### Provided data ###

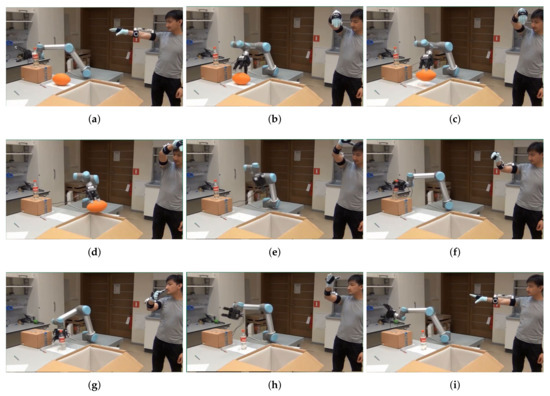 (a)

(b)

(c)

(d)

(e)

(f)

(g)

(h)

(i)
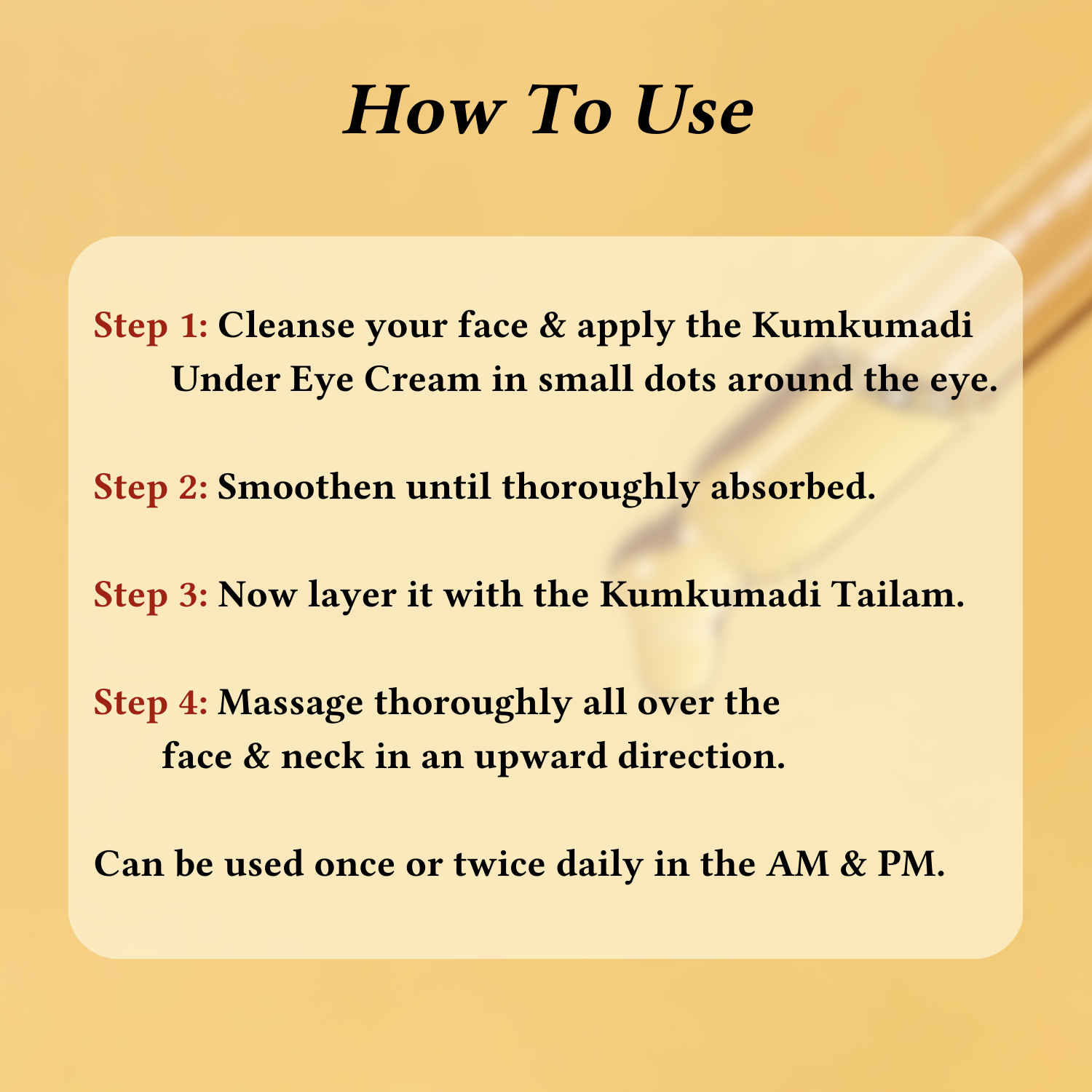 How To Use

Step 1: Cleanse your face & apply the Kumkumadi Under Eye Cream in small dots around the eye.

Step 2: Smoothen until thoroughly absorbed.

Step 3: Now layer it with the Kumkumadi Tailam.

Step 4: Massage thoroughly all over the face & neck in an upward direction.

Can be used once or twice daily in the AM & PM.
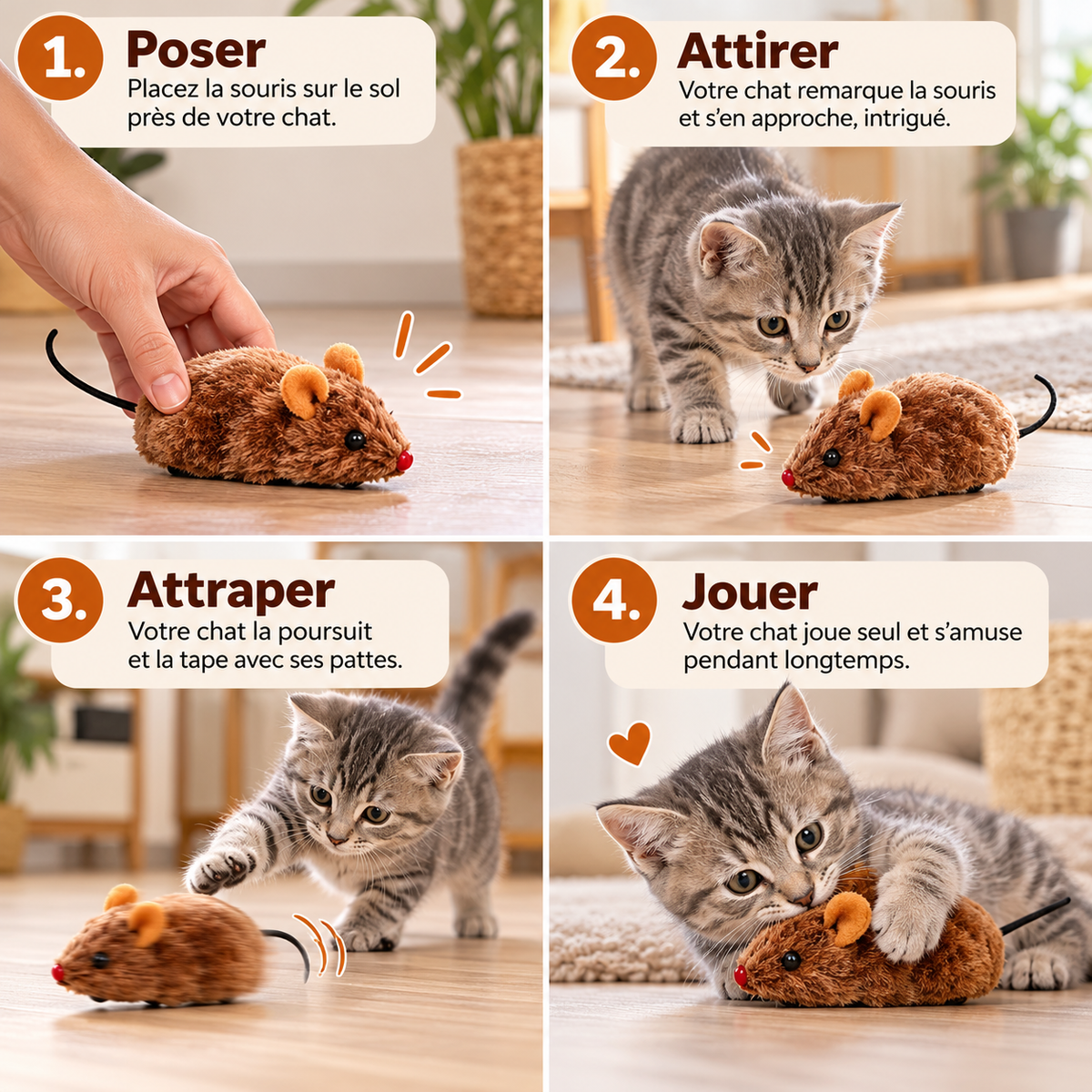 1. Poser
Placez la souris sur le sol près de votre chat.

2. Attirer
Votre chat remarque la souris et s'en approche, intrigué.

3. Attraper
Votre chat la poursuit et la tape avec ses pattes.

4. Jouer
Votre chat joue seul et s'amuse pendant longtemps.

###

What to produce:
Find the line containing "Step 1: Cleanse" in the records above and restate it, and each line after it through the end, word for word, dropping the pictures.

Task answer:
Step 1: Cleanse your face & apply the Kumkumadi Under Eye Cream in small dots around the eye.

Step 2: Smoothen until thoroughly absorbed.

Step 3: Now layer it with the Kumkumadi Tailam.

Step 4: Massage thoroughly all over the face & neck in an upward direction.

Can be used once or twice daily in the AM & PM.
 1. Poser
Placez la souris sur le sol près de votre chat.

2. Attirer
Votre chat remarque la souris et s'en approche, intrigué.

3. Attraper
Votre chat la poursuit et la tape avec ses pattes.

4. Jouer
Votre chat joue seul et s'amuse pendant longtemps.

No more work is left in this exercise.